One photo shows Ernest Hemingway, Noel Coward and Sir Alec Guinness when the latter was in town to film "Our Man In Havana," which included a scene shot in the bar. Iznaga had the movie showing on twin flat-screen TVs above the bar Friday.
"Everybody had to have their picture taken at Sloppy Joe's, whether they were basic American tourists or movie stars," said Barbara Bachman, a New York book designer who was one of the first to belly up to the bar for a drink.
Bachman, who was on her annual trip to the island to visit family with her Cuban-born husband, said she learned about the bar from photos she found at Havana flea markets. Curious, she asked around and finally managed to track it down several years ago. Peering through holes in the wall, she said, it was just a bunch of dust and a few sticks of furniture.

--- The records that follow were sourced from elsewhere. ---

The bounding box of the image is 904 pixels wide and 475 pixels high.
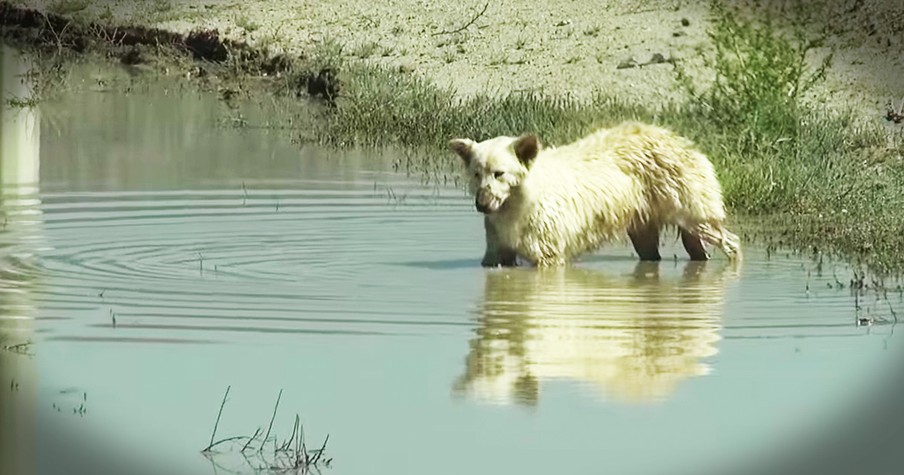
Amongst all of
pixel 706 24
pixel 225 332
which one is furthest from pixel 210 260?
pixel 706 24

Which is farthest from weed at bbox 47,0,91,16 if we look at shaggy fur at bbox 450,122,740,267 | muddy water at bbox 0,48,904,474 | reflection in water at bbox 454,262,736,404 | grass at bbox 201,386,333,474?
grass at bbox 201,386,333,474

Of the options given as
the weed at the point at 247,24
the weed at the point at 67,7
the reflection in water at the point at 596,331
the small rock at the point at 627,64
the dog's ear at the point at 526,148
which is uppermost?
the weed at the point at 67,7

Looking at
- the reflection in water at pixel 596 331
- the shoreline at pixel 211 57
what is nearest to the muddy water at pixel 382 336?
the reflection in water at pixel 596 331

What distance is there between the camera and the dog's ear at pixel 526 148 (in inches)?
351

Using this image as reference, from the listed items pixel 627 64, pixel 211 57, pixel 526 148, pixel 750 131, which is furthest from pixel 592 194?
pixel 211 57

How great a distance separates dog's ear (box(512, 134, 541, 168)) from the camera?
8.91 metres

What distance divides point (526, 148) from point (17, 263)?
2.24 m

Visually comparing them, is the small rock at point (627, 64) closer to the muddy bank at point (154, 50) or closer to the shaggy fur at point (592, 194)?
the muddy bank at point (154, 50)

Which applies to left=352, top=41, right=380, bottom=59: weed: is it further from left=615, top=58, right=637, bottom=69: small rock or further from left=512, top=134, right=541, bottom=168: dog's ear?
left=512, top=134, right=541, bottom=168: dog's ear

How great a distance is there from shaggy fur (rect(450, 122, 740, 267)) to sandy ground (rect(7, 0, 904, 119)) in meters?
5.73

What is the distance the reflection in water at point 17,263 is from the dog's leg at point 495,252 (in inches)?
78.0

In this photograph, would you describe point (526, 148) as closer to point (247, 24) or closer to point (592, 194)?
point (592, 194)

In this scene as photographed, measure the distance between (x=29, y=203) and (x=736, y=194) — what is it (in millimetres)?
3804

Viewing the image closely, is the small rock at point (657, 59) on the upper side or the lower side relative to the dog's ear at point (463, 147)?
upper
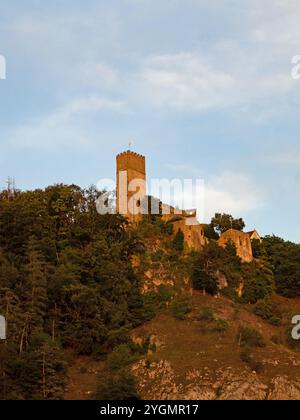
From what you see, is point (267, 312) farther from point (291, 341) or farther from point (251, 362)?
point (251, 362)

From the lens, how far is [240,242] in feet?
211

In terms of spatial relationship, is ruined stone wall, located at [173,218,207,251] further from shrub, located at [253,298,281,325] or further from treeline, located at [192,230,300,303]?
shrub, located at [253,298,281,325]

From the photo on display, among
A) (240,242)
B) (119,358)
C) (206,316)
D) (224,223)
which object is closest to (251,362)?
(206,316)

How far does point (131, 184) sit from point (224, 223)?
14.7 m

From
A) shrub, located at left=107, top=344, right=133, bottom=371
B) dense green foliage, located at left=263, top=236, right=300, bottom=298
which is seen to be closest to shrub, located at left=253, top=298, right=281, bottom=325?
dense green foliage, located at left=263, top=236, right=300, bottom=298

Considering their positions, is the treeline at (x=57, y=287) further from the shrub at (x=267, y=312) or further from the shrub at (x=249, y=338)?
the shrub at (x=267, y=312)

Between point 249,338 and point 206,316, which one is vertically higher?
point 206,316

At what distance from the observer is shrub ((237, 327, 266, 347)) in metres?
46.7

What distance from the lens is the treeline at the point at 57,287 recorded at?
133ft

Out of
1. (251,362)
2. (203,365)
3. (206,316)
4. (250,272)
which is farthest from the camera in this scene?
(250,272)

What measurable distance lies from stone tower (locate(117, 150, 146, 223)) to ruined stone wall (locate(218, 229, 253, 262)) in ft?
27.0
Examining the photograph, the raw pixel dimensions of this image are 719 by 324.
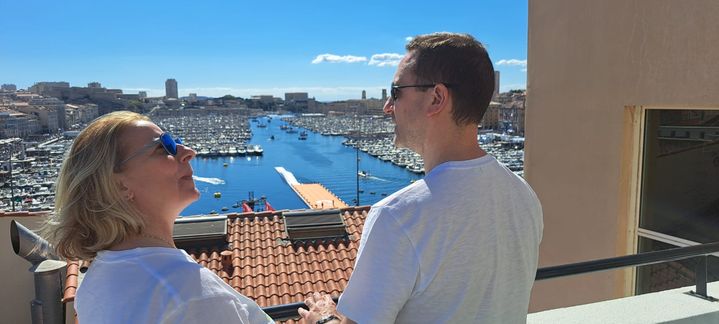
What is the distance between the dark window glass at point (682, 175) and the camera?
3.78 metres

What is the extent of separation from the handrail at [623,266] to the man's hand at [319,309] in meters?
0.10

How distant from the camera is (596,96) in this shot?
4.50 m

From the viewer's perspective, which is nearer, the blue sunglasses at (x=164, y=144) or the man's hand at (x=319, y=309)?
the blue sunglasses at (x=164, y=144)

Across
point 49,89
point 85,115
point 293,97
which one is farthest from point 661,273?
point 293,97

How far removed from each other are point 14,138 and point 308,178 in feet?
124

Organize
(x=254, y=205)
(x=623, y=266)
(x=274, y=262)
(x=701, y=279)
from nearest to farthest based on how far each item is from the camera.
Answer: (x=623, y=266), (x=701, y=279), (x=274, y=262), (x=254, y=205)

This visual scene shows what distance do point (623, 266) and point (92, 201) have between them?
6.66 feet

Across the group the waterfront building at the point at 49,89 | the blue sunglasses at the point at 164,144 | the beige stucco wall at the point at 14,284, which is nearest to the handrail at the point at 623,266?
the blue sunglasses at the point at 164,144

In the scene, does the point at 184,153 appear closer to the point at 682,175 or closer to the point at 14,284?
the point at 682,175

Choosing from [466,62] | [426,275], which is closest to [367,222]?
[426,275]

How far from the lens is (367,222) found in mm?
1154

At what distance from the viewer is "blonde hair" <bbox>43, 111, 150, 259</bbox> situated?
1125mm

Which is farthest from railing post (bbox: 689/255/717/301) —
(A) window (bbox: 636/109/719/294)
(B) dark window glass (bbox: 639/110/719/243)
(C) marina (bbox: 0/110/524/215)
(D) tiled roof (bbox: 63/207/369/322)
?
(C) marina (bbox: 0/110/524/215)

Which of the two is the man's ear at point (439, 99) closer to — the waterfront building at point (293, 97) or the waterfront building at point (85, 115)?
the waterfront building at point (85, 115)
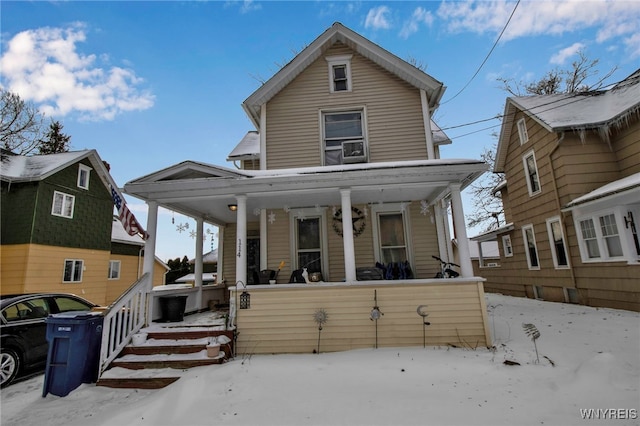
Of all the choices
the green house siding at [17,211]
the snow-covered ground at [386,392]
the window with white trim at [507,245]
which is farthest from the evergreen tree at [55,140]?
the window with white trim at [507,245]

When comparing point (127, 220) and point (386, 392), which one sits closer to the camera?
point (386, 392)

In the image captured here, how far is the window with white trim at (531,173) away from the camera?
35.5ft

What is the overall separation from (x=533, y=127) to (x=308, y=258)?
9541mm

The bar was shuttered in 1965 as Fidel Castro's Communist government nationalized nearly all private enterprise, and it was subsequently abandoned to decay over the decades until the City Historian's Office, a government agency, began looking at restoring the building in 2007.
Historians, architects and designers carefully pored over photographs from long ago and interviewed old-timers to recreate Joe's in its original location as faithfully as possible, down to the delicate plaster molding, dark wood paneling and colorful bottles of alcohol displayed behind glass.

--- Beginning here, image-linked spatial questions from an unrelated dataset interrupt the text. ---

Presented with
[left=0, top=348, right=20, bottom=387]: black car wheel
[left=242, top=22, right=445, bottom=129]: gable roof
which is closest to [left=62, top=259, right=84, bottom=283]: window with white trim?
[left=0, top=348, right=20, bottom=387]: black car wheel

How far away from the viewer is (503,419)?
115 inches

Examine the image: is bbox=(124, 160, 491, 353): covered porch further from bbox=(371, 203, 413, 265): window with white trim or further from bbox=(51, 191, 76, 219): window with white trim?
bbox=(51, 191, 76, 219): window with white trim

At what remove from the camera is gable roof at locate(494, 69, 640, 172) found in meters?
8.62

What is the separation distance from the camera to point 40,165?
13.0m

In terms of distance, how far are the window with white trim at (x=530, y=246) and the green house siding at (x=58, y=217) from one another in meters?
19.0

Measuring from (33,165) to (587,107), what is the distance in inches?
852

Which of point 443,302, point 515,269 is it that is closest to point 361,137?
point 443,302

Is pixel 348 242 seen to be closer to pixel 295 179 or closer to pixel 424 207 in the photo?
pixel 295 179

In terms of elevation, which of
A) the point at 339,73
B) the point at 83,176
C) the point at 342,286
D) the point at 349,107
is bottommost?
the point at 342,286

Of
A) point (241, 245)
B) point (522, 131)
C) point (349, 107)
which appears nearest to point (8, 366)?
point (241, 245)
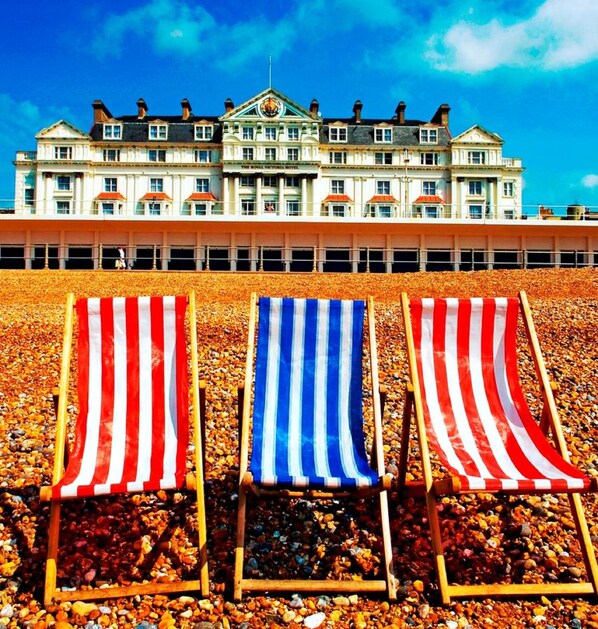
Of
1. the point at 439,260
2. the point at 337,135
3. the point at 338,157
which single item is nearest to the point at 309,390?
the point at 439,260

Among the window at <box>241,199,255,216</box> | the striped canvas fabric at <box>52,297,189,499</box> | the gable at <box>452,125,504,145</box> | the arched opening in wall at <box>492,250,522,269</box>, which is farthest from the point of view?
the gable at <box>452,125,504,145</box>

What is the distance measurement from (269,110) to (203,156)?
5.68 meters

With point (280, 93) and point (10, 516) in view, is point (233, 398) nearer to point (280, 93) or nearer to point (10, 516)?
point (10, 516)

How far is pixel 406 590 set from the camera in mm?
2660

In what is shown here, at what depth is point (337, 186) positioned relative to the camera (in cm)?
3956

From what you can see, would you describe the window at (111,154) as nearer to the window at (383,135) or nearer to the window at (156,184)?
the window at (156,184)

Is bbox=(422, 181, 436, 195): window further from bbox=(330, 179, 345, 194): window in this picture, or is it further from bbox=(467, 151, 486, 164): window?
bbox=(330, 179, 345, 194): window

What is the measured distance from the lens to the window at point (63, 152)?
127ft

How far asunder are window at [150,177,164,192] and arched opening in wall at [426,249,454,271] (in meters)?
22.2

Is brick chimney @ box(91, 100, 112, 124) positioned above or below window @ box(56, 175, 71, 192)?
above

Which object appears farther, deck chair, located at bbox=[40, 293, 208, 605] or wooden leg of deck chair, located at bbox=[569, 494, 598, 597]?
deck chair, located at bbox=[40, 293, 208, 605]

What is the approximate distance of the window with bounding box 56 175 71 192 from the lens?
127 feet

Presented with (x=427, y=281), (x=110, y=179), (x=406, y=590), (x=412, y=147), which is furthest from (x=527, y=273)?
(x=110, y=179)

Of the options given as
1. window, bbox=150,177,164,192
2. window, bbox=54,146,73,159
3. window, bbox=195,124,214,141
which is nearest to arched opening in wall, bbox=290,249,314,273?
window, bbox=150,177,164,192
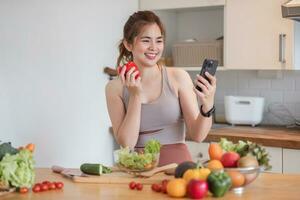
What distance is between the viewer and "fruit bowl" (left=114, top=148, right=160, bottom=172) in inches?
93.1

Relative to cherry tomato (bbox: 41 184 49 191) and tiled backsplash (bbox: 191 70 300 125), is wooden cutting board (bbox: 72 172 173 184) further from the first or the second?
tiled backsplash (bbox: 191 70 300 125)

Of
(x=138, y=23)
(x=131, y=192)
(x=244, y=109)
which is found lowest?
(x=131, y=192)

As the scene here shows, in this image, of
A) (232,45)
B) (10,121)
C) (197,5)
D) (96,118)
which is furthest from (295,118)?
(10,121)

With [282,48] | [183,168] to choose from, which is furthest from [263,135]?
[183,168]

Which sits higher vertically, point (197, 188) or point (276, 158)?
point (197, 188)

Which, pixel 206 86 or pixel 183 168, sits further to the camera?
pixel 206 86

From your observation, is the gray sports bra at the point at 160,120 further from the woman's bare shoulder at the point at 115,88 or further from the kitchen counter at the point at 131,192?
the kitchen counter at the point at 131,192

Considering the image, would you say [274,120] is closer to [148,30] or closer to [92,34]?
[92,34]

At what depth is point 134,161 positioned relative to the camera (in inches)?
93.2

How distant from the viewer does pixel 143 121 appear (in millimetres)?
2820

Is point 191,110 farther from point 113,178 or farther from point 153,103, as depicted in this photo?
point 113,178

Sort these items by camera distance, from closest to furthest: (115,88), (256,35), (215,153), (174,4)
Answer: (215,153)
(115,88)
(256,35)
(174,4)

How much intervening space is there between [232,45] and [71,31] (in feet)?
4.00

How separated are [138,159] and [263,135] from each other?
1.70m
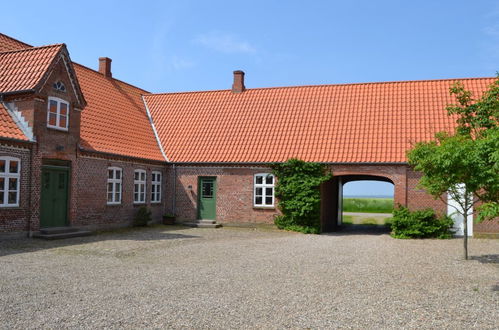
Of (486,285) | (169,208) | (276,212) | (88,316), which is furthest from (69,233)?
(486,285)

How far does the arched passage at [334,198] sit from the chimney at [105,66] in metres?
13.0

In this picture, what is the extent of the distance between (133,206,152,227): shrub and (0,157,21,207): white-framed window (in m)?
6.52

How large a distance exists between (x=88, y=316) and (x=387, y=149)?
16.6 m

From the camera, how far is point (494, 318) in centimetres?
717

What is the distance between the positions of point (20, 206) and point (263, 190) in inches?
408

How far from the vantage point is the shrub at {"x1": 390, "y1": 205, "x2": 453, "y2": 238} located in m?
18.9

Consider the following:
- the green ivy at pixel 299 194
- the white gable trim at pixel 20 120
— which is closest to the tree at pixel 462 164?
the green ivy at pixel 299 194

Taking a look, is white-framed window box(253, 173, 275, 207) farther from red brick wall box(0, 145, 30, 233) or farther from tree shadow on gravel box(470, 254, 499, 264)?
red brick wall box(0, 145, 30, 233)

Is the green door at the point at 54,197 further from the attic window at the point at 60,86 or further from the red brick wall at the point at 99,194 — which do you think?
the attic window at the point at 60,86

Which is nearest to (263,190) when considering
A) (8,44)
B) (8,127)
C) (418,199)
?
(418,199)

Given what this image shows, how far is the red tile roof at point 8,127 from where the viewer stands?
49.1ft

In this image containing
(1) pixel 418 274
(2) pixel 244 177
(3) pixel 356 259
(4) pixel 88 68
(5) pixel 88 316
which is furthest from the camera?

The dark mahogany bar, once reputedly the longest in Latin America at about 59 feet (18 meters), was polished to a high shine.

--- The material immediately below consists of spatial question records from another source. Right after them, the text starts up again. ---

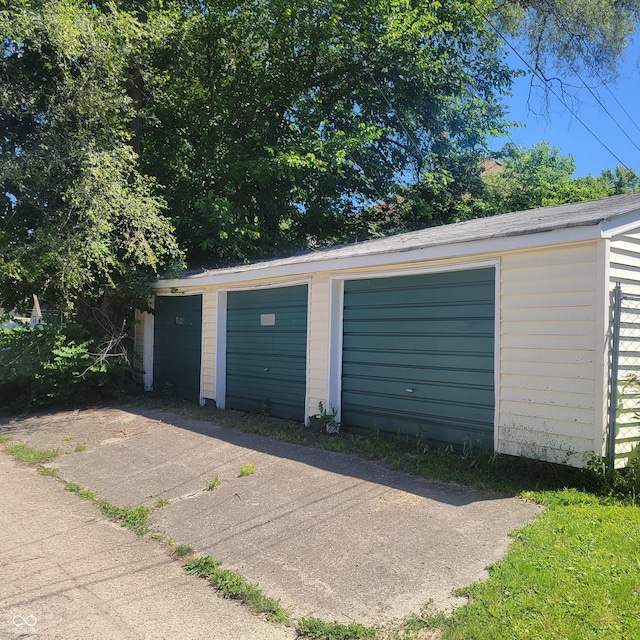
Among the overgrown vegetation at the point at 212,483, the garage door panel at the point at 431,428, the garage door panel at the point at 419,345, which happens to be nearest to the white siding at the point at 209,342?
the garage door panel at the point at 419,345

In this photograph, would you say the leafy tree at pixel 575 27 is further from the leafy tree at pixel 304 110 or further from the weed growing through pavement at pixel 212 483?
the weed growing through pavement at pixel 212 483

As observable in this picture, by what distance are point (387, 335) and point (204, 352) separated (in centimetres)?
442

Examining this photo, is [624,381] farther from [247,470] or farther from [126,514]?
[126,514]

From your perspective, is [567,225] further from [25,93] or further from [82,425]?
[25,93]

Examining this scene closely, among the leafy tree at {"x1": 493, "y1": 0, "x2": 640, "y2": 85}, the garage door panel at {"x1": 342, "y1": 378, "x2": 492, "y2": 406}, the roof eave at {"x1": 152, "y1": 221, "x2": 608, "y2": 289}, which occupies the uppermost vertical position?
the leafy tree at {"x1": 493, "y1": 0, "x2": 640, "y2": 85}

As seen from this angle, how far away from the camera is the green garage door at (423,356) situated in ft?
19.6

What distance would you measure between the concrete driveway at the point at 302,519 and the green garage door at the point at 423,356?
979 millimetres

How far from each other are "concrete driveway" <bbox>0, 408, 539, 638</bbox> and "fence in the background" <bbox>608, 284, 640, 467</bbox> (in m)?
1.17

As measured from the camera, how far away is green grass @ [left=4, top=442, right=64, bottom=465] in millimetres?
6949

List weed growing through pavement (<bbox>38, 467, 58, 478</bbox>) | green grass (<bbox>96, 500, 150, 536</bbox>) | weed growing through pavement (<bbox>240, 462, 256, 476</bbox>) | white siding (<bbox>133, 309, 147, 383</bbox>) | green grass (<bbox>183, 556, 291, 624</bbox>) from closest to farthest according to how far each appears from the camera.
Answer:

"It's really nice. It's not quite what I would've expected in Havana at all," said Nick Clough, who was visiting from Newcastle, England.
"Very in keeping with what it used to be," said his wife, Joanna Clough. "It feels like you've stepped back in time -- even though it's clearly quite new and modern."
In his novel "Our Man In Havana," Graham Greene wrote: "No Havana resident ever went to Sloppy Joe's because it was the rendezvous of tourists."
That will no doubt be largely true during Joe's second lease on life.
The bar stands between several high-end tourist hotels and is mere steps from some of Havana's most important museums. A sloppy sandwich and a cocktail will set you back $13 plus tip, far too pricey for Cubans who scrape by on government salaries averaging $20 a month.
But tourists in search of a piece of history are sure to flock here to have their picture taken in the same joint where everyone from Frank Sinatra and Ava Gardner to Nat King Cole and Ted Williams once wet their whistles.
They will include increasing numbers of Americans, tens of thousands of whom are traveling to the island each year on cultural exchange tours that are tightly scripted but usually include some free leisure time in the evenings.
Tangy Sloppy Joe sandwiches are synonymous with the saloon -- and were purportedly first dreamed up here although others also claim to have invented them. They arrive with the tomato-and-green-olive-spiced ground beef piled high and spilling out of the bun, which ends up looking more like a tiny hat instead of something actually expected to contain all that meat.
Best to skip breakfast before coming, and multiple napkins are recommended.